As chamadas entidades fechadas de previdência complementar administram um patrimônio de R$ 1,17 trilhão, sendo que R$ 631,2 bilhões estão nas mãos de fundos de pensão patrocinados por instituições federais.
Apenas os maiores planos de benefício definido de Previ (Banco do Brasil), Petros (Petrobras) e Funcef (Caixa) reúnem R$ 380 bilhões desses ativos.
Nessa modalidade, o funcionário sabe quanto irá receber no futuro, independentemente do valor acumulado ao longo da vida laboral. A oferta desse tipo de plano é cada vez mais rara justamente pela tendência ao desequilíbrio, já que as contribuições recolhidas são insuficientes para bancar os pagamentos prometidos.
Mas os fundos de pensão ainda têm planos de benefício definido em fase de equacionamento, com cobranças extras pagas pelos participantes e suas patrocinadoras ao longo dos anos para amenizar o déficit.
Funcionários ativos e aposentados dos Correios, por exemplo, pagam valores extras ao fundo de pensão Postalis para cobrir um déficit de cerca de R$ 6 bilhões acumulado entre 2012 e 2014. Na Funcef, participantes de um dos planos chegam a pagar contribuição extra de 19,16% sobre a remuneração para ajudar a equacionar um rombo avaliado em R$ 20 bilhões.
O rascunho original com as mudanças planejadas pelo governo, obtido pela Folha, prevê mais flexibilidade para futuros beneficiários e permite a contratação de instituições privadas para administrar os planos de aposentadoria de funcionários públicos. Ela foi elaborada pelo grupo de trabalho IMK (Iniciativa de Mercado de Capitais) e tem apoio da área fiscal do governo e do Ministério do Trabalho e Previdência.
Já a Secretaria Especial de Desestatização, Desinvestimento e Mercados, órgão responsável pelo relacionamento do governo com suas estatais, defende uma proposta mais ampla, que estende a flexibilização a participantes atuais e permite a portabilidade de todos os planos.
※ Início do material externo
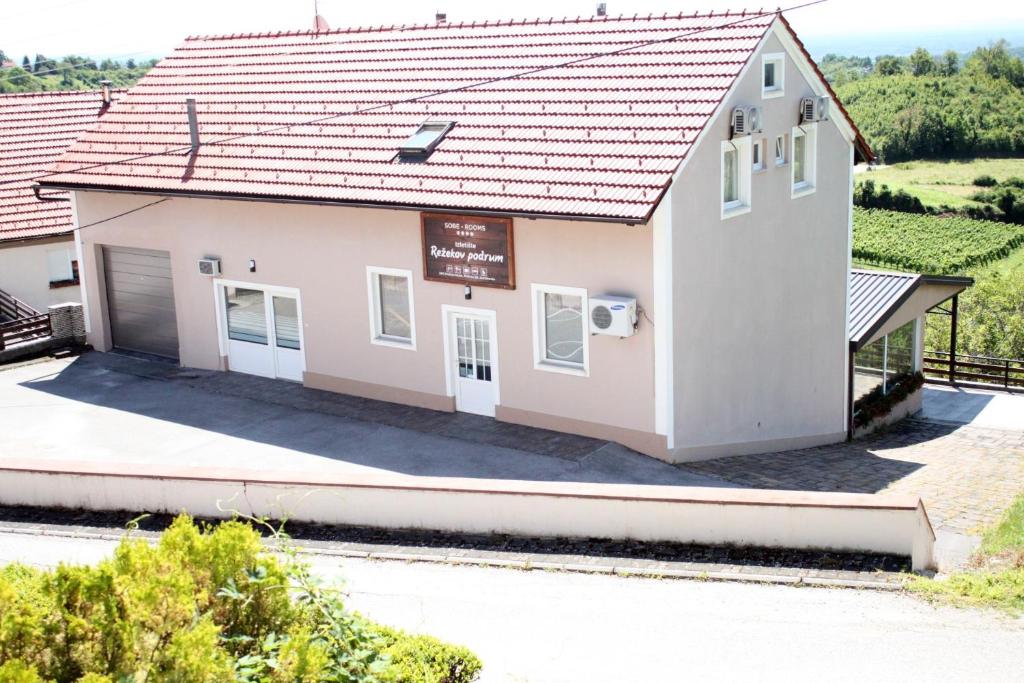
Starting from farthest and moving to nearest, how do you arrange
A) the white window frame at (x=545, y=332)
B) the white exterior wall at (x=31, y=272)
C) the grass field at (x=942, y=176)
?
1. the grass field at (x=942, y=176)
2. the white exterior wall at (x=31, y=272)
3. the white window frame at (x=545, y=332)

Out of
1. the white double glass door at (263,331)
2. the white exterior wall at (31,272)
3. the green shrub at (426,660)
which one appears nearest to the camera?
the green shrub at (426,660)

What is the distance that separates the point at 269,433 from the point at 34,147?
1286 centimetres

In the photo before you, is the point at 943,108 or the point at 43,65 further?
the point at 943,108

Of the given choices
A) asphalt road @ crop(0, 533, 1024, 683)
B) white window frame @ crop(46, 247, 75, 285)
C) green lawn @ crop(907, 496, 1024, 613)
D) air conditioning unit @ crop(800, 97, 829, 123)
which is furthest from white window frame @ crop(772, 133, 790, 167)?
white window frame @ crop(46, 247, 75, 285)

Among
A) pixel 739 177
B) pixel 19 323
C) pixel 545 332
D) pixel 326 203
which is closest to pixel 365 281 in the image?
pixel 326 203

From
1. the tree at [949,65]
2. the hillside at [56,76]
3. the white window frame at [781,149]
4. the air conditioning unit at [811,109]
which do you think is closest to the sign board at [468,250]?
the white window frame at [781,149]

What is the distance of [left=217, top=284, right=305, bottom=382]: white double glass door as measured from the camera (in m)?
19.1

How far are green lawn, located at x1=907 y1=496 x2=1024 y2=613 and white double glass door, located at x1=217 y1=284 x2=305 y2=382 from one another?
11523 millimetres

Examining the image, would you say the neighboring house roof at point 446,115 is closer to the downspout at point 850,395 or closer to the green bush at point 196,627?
the downspout at point 850,395

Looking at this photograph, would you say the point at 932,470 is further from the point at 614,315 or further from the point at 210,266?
the point at 210,266

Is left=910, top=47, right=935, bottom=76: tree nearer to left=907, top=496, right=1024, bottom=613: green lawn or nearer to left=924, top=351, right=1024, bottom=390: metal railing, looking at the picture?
left=924, top=351, right=1024, bottom=390: metal railing

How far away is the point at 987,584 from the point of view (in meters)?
9.77

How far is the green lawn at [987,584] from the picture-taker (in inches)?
371

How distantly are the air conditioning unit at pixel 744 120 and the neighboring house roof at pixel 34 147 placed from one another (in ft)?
47.9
Em uma primeira rodada de negociações, o grupo de trabalho IMK concordou em autorizar a portabilidade para atuais participantes de planos com contribuição definida. Nessa modalidade, os pagamentos são fixos, e o valor do benefício é calculado de acordo com o que foi acumulado. No entanto, eles representam uma fatia bem menor do patrimônio dos fundos: R$ 153,3 bilhões, considerando patrocinadores públicos e privados.
O impasse permanece envolvendo os participantes dos planos de benefício definido, cujos ativos somam R$ 711,4 bilhões.
O ex-secretário de Desestatização, Desinvestimento e Mercados Diogo Mac Cord comandou as discussões da proposta mais ampla no órgão, que segue participando dos debates mesmo após sua saída do cargo.
À Folha ele defende maior liberdade aos participantes atuais dos fundos de pensão sob o argumento de que os recursos foram, no passado, usados para financiar projetos guiados por interesses políticos, resultando em prejuízo a seus beneficiários.
Segundo Mac Cord, \”o benefício definido já não é tão definido assim\”. \”Hoje você está com uma contribuição extraordinária de 25%? Amanhã pode ser 30%, depois 35%\”, diz ele, ressaltando que a alíquota maior significa, na prática, um corte do benefício. \”[A proposta é] Cada um escolhe, [o participante] pode querer fazer um stop loss [estancar as perdas].\”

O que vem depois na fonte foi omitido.